Reputacja: 1 Kerm ma wspaniałą reputacjęKerm ma wspaniałą reputacjęKerm ma wspaniałą reputacjęKerm ma wspaniałą reputacjęKerm ma wspaniałą reputacjęKerm ma wspaniałą reputacjęKerm ma wspaniałą reputacjęKerm ma wspaniałą reputacjęKerm ma wspaniałą reputacjęKerm ma wspaniałą reputacjęKerm ma wspaniałą reputację
Zostawiwszy Laurę i Gomeza w karczmie Lotar wybrał się na targowisko. Złoto w sakiewce aż tak mu nie ciążyło, ale krasnoludy słynęły z wyrobu najlepszej broni na świecie. I nie tylko broni. Bez wątpienia warto było choćby rzucić okiem na to, co mają do zaprezentowania tutejsi rzemieślnicy. No i, a nuż, udałoby się zrobić sobie samemu jakiś mały prezent.
Wśród wielu kupców uwagę Lotara zwrócił pewien osobnik. Młoda, choć nieogolona twarz młodziana, wydawała się totalnie nie na miejscu. Na głowie miał turban, choć jego skóra była dość jasna.

-Panie, Panie...zapraszam. Najlepszy towar ze Wschodu. Cuda i cudeńka. Tylko u mnie. Aris z Bel Aliad zaopatrzy w co trzeba... - zaczął nawoływać łowcę nagród.

Faktem było, że stoisko młodzieńca, było bogate w różnego rodzaju dziwne rzeczy. Nie tylko oręż, czy zbroje ale i różne mikstury i eliksiry.

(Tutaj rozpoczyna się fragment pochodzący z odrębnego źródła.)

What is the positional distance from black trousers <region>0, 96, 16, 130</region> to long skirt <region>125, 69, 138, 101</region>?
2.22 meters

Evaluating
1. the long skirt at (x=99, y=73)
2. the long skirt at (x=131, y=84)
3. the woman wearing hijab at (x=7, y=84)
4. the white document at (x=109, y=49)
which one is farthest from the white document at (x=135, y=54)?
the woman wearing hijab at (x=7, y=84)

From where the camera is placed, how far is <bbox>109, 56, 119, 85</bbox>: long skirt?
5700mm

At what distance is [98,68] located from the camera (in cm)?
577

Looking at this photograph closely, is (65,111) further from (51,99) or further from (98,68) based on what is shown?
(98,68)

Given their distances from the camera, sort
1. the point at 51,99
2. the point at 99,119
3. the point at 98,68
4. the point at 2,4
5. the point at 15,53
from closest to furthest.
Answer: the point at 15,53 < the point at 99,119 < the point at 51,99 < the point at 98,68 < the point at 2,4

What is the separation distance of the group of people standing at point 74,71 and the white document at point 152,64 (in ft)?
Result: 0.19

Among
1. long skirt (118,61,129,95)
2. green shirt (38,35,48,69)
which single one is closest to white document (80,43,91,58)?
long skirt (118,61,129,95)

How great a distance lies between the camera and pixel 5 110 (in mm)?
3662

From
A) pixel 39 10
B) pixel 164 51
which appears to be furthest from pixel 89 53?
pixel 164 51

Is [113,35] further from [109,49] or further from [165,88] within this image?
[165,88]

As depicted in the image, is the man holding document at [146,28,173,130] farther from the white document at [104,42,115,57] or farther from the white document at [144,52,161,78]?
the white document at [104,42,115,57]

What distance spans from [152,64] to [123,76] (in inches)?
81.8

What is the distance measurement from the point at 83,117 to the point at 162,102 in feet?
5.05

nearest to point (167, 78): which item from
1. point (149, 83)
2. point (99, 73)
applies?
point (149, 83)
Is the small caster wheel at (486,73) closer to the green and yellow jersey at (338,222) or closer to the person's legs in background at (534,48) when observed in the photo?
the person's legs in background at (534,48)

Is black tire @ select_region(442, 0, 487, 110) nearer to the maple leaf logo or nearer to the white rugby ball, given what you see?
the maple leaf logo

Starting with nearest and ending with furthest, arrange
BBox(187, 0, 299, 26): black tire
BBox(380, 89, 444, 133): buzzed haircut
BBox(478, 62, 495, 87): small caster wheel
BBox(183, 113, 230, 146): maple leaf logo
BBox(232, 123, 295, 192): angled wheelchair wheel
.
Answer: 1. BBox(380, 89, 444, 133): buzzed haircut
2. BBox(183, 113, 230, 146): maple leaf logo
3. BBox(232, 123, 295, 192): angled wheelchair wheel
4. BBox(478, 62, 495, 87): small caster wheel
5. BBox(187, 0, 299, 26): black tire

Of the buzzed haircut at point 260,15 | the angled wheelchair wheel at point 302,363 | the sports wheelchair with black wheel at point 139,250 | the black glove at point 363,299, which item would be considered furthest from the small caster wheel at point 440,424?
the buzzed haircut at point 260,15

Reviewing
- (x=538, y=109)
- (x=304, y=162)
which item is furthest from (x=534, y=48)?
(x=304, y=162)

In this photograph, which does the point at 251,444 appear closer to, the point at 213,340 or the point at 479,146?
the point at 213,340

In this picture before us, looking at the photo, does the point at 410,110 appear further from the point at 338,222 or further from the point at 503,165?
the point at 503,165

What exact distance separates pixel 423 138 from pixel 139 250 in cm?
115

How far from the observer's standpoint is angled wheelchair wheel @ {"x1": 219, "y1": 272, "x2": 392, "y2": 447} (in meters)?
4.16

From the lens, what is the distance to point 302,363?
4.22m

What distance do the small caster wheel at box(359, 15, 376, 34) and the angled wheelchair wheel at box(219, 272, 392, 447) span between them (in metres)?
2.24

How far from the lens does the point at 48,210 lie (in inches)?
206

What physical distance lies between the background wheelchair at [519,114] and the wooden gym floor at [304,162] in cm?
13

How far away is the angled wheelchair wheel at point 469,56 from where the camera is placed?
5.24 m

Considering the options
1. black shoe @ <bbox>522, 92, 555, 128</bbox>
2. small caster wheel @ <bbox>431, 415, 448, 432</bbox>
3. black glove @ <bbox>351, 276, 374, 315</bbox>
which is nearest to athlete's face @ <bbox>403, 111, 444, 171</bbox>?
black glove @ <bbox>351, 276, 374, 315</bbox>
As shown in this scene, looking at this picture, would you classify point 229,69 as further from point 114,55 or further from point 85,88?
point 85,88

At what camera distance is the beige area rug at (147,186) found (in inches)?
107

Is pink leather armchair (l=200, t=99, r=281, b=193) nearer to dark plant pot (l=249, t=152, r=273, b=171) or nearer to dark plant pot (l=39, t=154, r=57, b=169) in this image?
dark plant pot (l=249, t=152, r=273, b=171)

- Azaliż, szlachetny kupcze, z dalekiej Arabii przywiedli cię bogowie? - spytał Lotar, któremu Wschód z tym właśnie krajem się kojarzył. - Cóż zatem oferujesz? Czym możesz ucieszyć ciało i oko biednego wojownika?

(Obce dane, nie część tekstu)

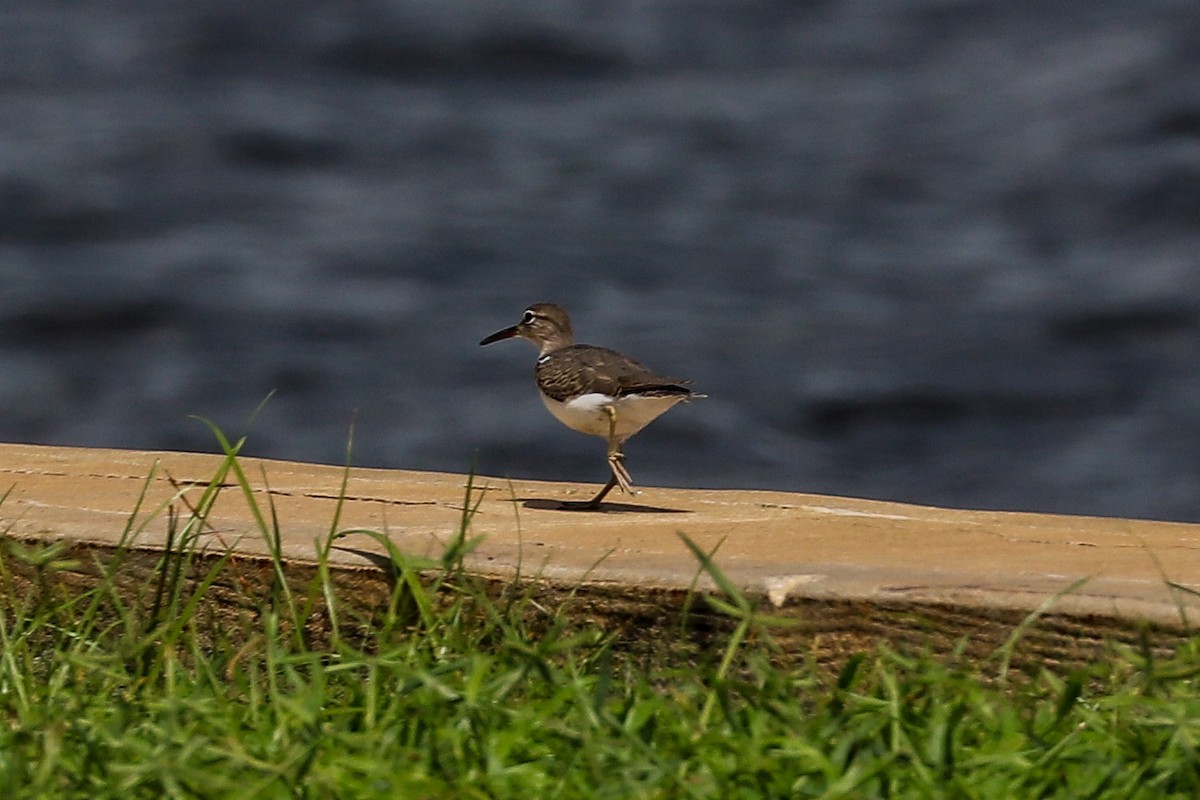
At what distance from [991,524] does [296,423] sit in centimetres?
655

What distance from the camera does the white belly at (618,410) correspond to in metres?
6.20

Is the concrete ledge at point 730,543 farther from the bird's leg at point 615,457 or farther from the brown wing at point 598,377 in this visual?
the brown wing at point 598,377

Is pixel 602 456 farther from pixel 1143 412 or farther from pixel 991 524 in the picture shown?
pixel 991 524

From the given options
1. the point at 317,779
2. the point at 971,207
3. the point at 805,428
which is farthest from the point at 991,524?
the point at 971,207

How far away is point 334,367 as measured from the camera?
11.5 m

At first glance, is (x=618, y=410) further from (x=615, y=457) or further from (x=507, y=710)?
(x=507, y=710)

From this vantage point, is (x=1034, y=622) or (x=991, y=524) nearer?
(x=1034, y=622)

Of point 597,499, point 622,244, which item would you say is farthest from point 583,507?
point 622,244

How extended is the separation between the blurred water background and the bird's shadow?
4.70m

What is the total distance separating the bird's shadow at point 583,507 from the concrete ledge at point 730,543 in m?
0.02

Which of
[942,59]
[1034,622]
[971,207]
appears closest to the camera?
[1034,622]

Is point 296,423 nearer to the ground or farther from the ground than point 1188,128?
nearer to the ground

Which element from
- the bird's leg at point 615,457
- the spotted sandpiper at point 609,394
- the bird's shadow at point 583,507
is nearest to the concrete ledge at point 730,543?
the bird's shadow at point 583,507

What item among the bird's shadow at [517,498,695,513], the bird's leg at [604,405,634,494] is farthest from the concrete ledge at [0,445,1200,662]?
the bird's leg at [604,405,634,494]
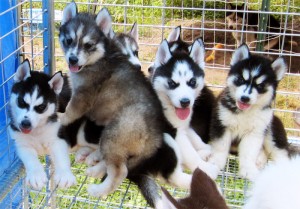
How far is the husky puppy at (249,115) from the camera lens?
2.98m

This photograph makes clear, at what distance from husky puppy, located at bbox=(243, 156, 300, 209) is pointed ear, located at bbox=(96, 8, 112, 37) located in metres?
1.41

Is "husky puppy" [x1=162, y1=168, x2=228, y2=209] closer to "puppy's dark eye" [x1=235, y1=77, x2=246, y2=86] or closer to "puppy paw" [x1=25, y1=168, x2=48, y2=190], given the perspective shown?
"puppy paw" [x1=25, y1=168, x2=48, y2=190]

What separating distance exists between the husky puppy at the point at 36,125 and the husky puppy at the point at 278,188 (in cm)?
99

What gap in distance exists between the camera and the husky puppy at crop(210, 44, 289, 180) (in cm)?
298

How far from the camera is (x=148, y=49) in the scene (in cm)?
573

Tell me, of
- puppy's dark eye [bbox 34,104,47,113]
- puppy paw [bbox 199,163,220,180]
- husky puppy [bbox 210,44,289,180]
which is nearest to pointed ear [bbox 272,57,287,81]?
husky puppy [bbox 210,44,289,180]

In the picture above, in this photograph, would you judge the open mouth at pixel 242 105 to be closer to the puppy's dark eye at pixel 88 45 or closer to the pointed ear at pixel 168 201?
the puppy's dark eye at pixel 88 45

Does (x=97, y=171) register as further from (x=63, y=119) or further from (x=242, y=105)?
(x=242, y=105)

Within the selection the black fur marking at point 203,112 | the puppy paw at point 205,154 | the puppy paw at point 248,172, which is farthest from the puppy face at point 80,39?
the puppy paw at point 248,172

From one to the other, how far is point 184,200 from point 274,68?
134 cm

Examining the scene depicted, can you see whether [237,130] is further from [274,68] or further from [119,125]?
[119,125]

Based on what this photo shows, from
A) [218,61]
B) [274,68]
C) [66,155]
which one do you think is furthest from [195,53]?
[218,61]

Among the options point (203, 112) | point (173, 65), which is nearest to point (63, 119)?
point (173, 65)

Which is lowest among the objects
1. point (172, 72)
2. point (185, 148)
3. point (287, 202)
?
point (185, 148)
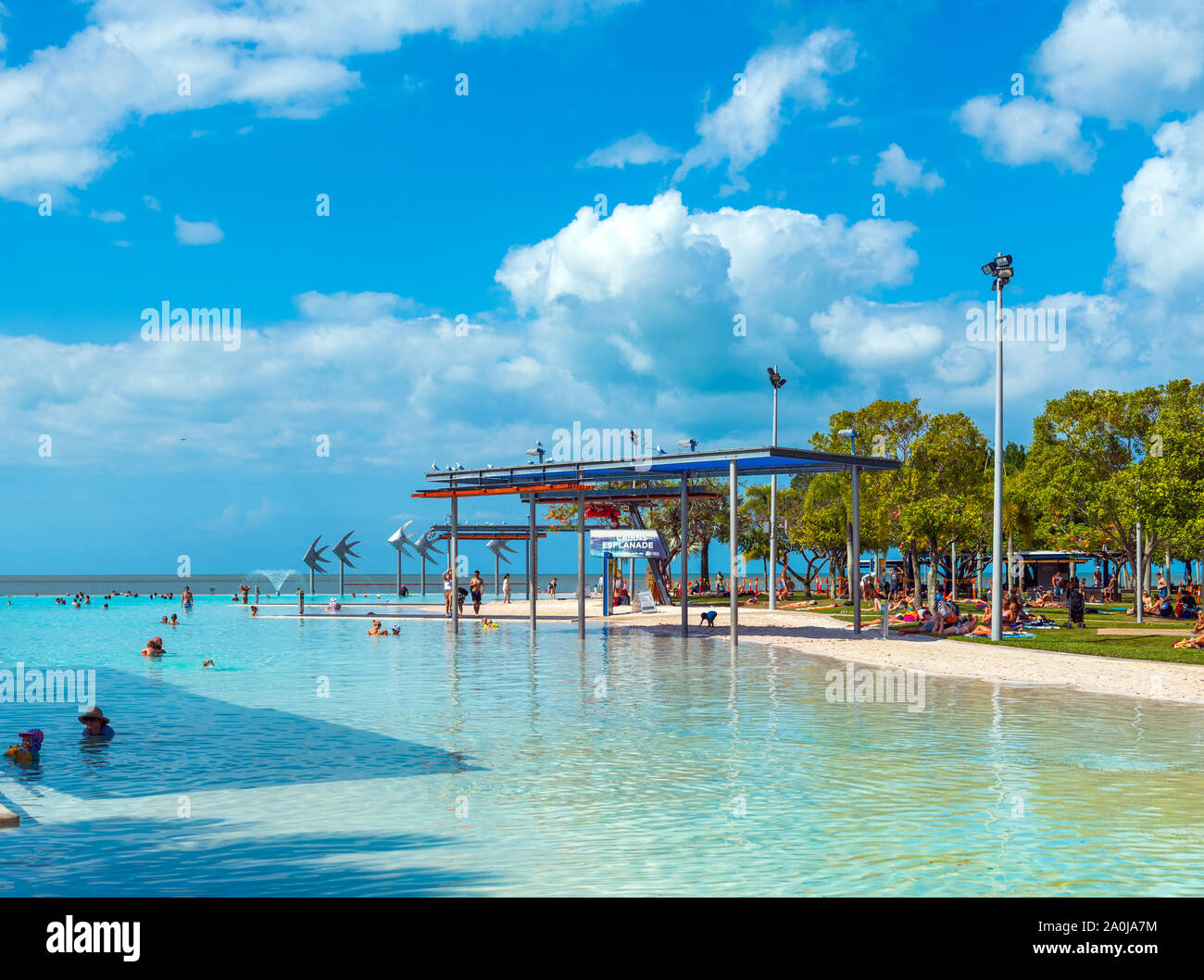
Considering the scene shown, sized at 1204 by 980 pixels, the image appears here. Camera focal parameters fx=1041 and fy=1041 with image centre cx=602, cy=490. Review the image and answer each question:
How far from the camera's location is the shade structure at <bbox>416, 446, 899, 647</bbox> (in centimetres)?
2897

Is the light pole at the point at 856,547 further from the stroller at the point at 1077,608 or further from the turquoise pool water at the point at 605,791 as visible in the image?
the turquoise pool water at the point at 605,791

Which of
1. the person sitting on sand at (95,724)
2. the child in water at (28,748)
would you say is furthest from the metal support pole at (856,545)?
the child in water at (28,748)

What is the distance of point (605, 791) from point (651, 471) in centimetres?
1925

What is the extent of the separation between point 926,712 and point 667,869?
33.0 ft

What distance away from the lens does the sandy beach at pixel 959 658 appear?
2094 cm

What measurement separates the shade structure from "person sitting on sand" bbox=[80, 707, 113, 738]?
55.3 ft

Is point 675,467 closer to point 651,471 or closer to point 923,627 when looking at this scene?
point 651,471

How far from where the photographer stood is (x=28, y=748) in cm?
1373

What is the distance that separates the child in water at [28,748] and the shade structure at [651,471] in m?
18.3

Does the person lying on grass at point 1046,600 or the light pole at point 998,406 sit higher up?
the light pole at point 998,406

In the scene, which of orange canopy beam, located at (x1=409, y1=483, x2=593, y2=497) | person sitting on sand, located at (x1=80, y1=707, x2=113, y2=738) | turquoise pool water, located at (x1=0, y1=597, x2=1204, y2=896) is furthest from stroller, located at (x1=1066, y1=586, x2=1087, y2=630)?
person sitting on sand, located at (x1=80, y1=707, x2=113, y2=738)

-Panie - zaczął bardzo teatralnie wręcz Aris. - Oto chopesz, broń pochodząca z Khemri - sprzedawca ukazał długą rękojeść, na której znajdowała się prawie 30 centymetrowa klinga, który wyginała się sierpowato, przechodząc w zakrzywione ostrze o długości około 60 centymetrów. -A to Panie jest Daga. Piękny sztylet, o dłuższym i szerszym ostrzu. No chyba że nie oręża taki Pan szuka.. - rzucił chytrze kupiec.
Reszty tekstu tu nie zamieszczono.